City Council Votes to Approve Urgency Ordinance
Pausing the Development of New Carwashes in the City
The primary concern for the Upland City Council was the "overconcentration" of car washes. While market demand often dictates business growth, the city determined that the sheer density of these facilities had become a planning issue. The city currently has a total of 13 car washes, a diverse mix that includes 7 full-service facilities, 4 attached to gas stations, and 2 older self-service locations.
The city staff's report highlighted several "hot spots" of overconcentration as evidence:
• Foothill Boulevard: 7 car washes exist along a single 3-mile stretch.
• 20th Street: 3 car washes are located within a 1,200-foot distance.
• Mountain Avenue: 2 car washes operate within a half-mile of each other.
This level of saturation moves beyond free-market dynamics and becomes a question of urban identity. When a single type of business dominates key corridors, it can stifle commercial diversity and create a monotonous streetscape that detracts from the city's unique character.
A Single Application Can Be the Tipping Point
Like many municipal actions, this city-wide moratorium was triggered by a single, pivotal development proposal that proved to be the last straw. On December 23, 2025, an application was submitted to establish a new Quick Quack Car Wash. The proposed location, the site of the "Old Tequila Hoppers Bar & Grill" on Mountain Avenue, was only about 1,000 linear feet from an existing car wash. This specific application served as the catalyst, forcing the city to address the growing problem of overconcentration before it worsened.
A Car Wash Can Be an "Immediate Threat to Public Welfare"
Legally, enacting an "Urgency Ordinance" requires a high bar: the city had to frame the car wash boom not as an inconvenience, but as an immediate threat to public welfare. Upland's justification is striking because it elevates common business side effects to the level of a public danger. The city's official reasoning states:
The proliferation throughout the City is an immediate threat to public health, safety or welfare. Car washes are often noisy because they require the use of large-scale, industrial vacuuming systems, and blowers, and cause an increase in vehicular traffic which impacts surrounding commercial and residential uses, especially when multiple car washes are concentrated in a small area.
This framing is powerful.
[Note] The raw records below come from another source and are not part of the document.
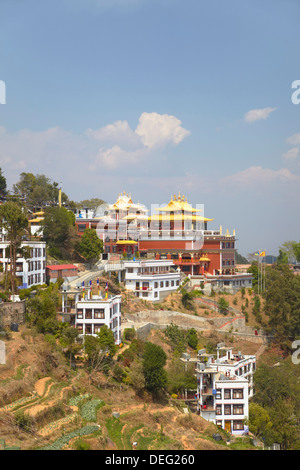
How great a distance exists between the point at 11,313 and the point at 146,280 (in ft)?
59.3

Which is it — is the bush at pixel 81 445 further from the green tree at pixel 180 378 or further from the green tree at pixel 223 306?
the green tree at pixel 223 306

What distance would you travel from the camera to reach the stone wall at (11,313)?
31406 mm

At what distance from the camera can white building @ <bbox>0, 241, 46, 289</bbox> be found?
128 ft

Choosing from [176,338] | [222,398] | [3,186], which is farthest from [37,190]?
[222,398]

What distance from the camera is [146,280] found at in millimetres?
47938

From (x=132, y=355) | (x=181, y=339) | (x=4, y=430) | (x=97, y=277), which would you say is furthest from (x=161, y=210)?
(x=4, y=430)

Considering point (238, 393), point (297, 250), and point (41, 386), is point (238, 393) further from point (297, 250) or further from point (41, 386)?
point (297, 250)

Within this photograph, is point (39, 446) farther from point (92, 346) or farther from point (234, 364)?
point (234, 364)

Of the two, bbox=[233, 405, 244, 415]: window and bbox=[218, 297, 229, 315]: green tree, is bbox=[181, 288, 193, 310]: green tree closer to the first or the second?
bbox=[218, 297, 229, 315]: green tree

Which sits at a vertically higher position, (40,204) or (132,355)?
(40,204)

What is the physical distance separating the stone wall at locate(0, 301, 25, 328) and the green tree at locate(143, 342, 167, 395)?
8583 millimetres

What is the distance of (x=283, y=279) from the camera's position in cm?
4875

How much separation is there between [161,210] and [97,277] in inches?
649
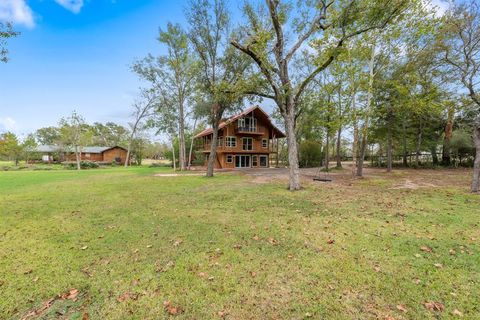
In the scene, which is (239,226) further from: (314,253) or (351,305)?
(351,305)

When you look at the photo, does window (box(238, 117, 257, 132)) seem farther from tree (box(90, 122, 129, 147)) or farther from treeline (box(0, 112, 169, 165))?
tree (box(90, 122, 129, 147))

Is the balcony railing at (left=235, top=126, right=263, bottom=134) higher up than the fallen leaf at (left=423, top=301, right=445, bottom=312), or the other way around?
the balcony railing at (left=235, top=126, right=263, bottom=134)

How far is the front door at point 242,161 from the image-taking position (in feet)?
96.7

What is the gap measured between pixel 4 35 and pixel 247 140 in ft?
81.0

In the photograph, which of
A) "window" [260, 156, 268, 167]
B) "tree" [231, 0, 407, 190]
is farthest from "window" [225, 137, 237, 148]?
"tree" [231, 0, 407, 190]

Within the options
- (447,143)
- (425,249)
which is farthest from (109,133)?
(425,249)

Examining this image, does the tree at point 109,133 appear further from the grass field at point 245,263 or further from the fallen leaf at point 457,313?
the fallen leaf at point 457,313

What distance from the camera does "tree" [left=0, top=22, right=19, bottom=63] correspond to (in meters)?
6.07

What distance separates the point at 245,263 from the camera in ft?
12.3

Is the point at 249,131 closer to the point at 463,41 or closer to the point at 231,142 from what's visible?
the point at 231,142

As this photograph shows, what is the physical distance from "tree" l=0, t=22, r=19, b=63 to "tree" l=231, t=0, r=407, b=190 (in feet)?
25.0

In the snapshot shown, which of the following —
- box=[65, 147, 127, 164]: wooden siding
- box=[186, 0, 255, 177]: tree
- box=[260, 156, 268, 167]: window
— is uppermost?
box=[186, 0, 255, 177]: tree

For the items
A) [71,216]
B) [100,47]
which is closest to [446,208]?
[71,216]

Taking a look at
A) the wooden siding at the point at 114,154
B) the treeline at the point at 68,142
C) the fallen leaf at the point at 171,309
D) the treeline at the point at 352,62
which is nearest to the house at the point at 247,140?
the treeline at the point at 352,62
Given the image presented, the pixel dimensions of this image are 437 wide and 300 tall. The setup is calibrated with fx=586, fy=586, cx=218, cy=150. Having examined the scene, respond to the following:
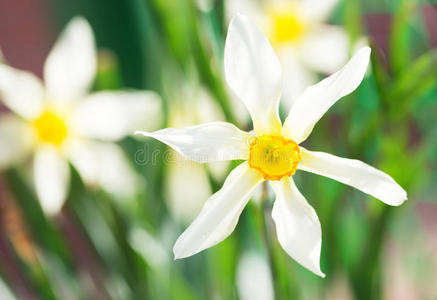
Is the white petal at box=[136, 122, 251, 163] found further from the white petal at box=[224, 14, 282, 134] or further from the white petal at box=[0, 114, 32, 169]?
the white petal at box=[0, 114, 32, 169]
By codifying noise and traffic as components of a public health threat, Upland's council effectively translated resident complaints into a defensible legal basis for intervention.
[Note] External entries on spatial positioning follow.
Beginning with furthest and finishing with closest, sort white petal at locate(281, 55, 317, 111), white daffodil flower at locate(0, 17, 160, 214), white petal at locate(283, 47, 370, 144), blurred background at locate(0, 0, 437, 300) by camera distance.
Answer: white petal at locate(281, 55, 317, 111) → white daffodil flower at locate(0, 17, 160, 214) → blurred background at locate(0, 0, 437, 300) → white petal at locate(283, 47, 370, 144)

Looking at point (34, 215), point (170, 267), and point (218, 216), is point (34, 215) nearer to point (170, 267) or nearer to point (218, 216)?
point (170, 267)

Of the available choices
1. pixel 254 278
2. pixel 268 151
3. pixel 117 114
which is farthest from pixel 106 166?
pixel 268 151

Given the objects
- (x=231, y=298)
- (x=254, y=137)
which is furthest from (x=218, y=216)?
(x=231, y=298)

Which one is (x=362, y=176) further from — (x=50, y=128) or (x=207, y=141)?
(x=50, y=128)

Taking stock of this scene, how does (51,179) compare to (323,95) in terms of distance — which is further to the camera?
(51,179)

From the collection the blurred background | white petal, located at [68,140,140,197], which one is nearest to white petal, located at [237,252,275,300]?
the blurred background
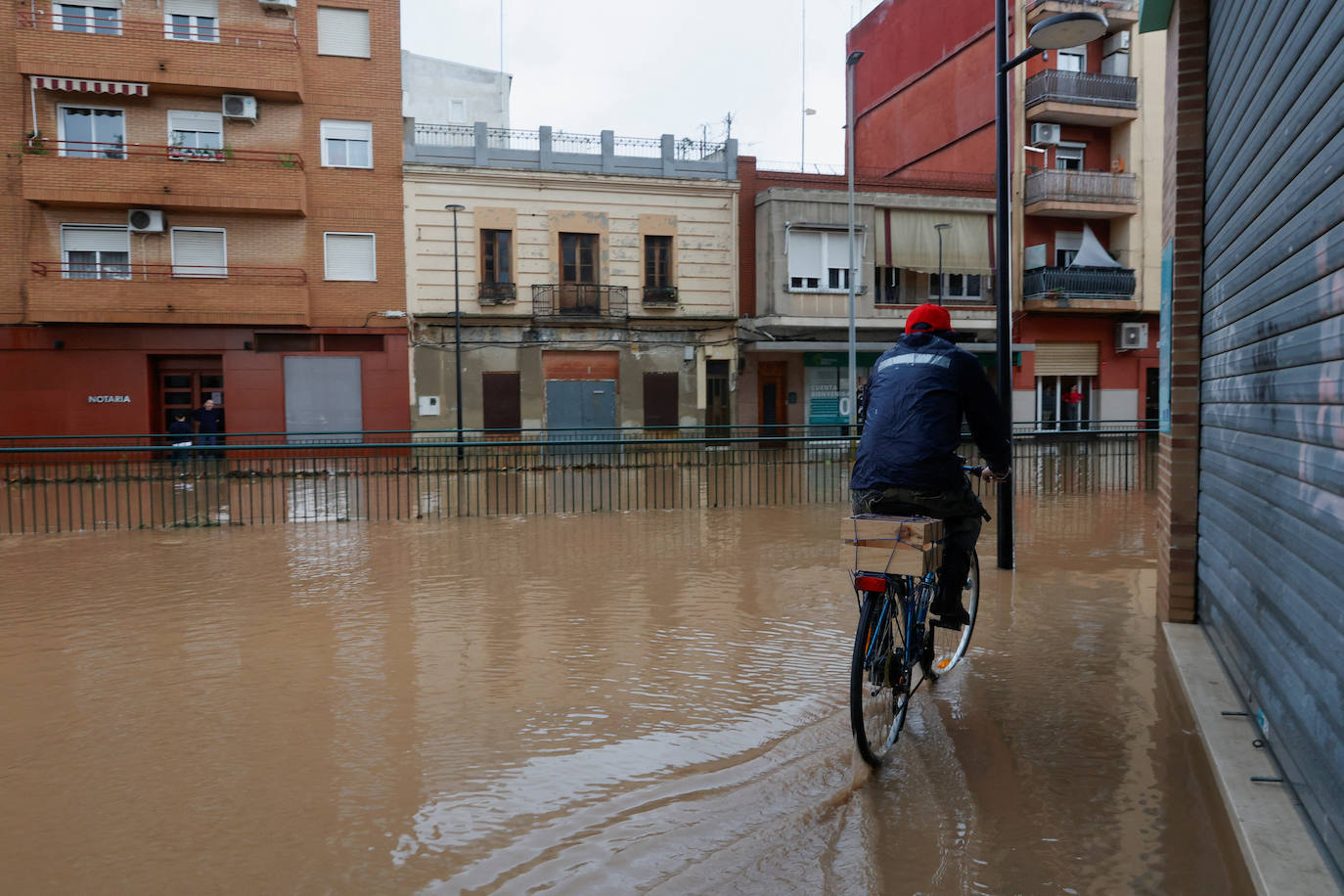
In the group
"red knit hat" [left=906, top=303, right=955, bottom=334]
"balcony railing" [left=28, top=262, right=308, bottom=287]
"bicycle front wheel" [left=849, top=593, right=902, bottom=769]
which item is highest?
"balcony railing" [left=28, top=262, right=308, bottom=287]

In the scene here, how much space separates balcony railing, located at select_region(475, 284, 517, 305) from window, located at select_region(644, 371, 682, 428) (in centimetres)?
434

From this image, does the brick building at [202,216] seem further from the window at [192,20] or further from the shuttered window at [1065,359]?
the shuttered window at [1065,359]

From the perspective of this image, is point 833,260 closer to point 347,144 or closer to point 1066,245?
point 1066,245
The Problem Grew from a Regulatory Gap
The overconcentration of car washes in Upland didn't happen by accident; it resulted from a gap in the city's own rules. The existing Zoning Code (Section 17.22.060(E)) provided only five basic development standards for these facilities.
Critically, the code had "no minimum distance separation between another car wash." This regulatory loophole is what allowed the clusters to form. Without a separation rule, new car washes could be approved with a relatively simple Administrative Use Permit (AUP), leading to the current situation. This is a classic case of zoning regulations failing to keep pace with aggressive, single-use development trends, a challenge many suburban communities face.
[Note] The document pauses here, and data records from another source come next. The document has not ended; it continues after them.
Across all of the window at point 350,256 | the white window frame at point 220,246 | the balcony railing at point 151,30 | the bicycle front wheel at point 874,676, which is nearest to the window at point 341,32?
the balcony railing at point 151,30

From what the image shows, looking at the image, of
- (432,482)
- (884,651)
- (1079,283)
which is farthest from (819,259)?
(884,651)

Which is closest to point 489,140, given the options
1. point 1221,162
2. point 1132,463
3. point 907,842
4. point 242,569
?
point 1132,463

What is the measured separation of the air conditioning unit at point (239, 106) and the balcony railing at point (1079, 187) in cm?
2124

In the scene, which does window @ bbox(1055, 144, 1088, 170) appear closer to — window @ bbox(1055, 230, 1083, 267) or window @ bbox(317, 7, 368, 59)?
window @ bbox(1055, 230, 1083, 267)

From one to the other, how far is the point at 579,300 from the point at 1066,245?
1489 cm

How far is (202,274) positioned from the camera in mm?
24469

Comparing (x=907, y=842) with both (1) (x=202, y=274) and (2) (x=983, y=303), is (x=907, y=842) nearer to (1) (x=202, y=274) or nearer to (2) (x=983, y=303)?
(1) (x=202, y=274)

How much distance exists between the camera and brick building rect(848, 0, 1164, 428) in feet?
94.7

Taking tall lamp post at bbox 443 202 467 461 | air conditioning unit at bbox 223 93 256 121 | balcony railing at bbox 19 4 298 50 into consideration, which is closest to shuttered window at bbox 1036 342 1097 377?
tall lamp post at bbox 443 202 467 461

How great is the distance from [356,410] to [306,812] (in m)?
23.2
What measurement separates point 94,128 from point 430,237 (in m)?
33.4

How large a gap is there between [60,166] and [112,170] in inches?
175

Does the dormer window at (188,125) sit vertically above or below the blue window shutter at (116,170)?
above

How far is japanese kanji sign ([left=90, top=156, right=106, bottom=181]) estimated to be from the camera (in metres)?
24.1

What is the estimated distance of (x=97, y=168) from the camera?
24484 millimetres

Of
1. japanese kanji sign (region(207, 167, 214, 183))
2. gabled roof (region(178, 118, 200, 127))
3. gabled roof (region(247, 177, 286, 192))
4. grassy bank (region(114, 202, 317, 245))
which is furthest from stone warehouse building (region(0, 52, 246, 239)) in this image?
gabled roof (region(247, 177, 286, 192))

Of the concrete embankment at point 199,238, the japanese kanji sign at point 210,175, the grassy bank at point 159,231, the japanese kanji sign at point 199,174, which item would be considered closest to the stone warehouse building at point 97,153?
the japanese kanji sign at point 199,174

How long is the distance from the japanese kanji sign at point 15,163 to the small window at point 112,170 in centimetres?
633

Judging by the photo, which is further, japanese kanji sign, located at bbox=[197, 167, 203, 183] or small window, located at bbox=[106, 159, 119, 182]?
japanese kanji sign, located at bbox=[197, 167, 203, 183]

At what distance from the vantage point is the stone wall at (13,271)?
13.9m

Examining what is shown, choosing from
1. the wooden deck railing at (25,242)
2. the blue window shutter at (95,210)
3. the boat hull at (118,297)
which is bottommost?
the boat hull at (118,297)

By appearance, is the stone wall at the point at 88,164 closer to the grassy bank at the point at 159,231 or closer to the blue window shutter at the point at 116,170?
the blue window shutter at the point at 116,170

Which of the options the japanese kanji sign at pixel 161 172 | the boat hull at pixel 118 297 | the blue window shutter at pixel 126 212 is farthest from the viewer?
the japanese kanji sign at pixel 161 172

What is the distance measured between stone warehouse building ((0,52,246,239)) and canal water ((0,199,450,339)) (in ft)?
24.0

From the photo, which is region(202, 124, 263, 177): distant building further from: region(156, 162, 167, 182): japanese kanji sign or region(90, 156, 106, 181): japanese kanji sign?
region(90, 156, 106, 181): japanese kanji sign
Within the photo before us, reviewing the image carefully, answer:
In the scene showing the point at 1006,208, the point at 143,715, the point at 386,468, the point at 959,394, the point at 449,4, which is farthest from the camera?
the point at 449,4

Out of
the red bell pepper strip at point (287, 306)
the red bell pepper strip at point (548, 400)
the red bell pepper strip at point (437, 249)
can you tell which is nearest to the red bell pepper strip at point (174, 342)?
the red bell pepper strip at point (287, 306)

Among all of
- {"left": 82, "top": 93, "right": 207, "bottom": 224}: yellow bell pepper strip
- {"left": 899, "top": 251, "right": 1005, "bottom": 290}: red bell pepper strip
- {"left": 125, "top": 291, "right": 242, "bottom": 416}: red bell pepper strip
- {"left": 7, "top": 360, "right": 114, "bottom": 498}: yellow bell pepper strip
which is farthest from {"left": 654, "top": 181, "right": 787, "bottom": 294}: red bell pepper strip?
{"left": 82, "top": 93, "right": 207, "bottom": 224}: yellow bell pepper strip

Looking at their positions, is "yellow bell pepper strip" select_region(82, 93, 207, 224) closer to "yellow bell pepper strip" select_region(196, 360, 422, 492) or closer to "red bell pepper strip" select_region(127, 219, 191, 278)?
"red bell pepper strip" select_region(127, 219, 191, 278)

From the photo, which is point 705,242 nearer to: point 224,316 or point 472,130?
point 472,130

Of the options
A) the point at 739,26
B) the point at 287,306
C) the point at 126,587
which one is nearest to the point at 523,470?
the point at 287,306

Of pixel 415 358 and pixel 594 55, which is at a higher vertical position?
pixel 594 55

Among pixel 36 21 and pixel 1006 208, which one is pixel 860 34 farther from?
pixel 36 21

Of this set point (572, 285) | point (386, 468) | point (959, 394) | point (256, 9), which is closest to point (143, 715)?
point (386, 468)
The Solution Is a "Pause Button," Not a Permanent Ban
The city's response is a temporary moratorium, not a permanent prohibition. The Urgency Ordinance acts as a "pause button" by establishing a mandatory minimum distance of one-half mile (2,640 linear feet) between any new car wash and an existing one.
This temporary measure is designed to give city staff time to study the issue and develop more "comprehensive development standards." In the long term, the city is considering other solutions, such as determining more appropriate zoning districts for this type of use or requiring a more stringent Conditional Use Permit (CUP) for future applications.
A Lesson in Local Control
Upland's "pause button" on car washes is more than a niche local ordinance; it's a powerful lesson in proactive urban management. By identifying a problem, tracing it to a regulatory gap, and implementing a targeted, temporary solution, the city is reasserting control over its own development patterns.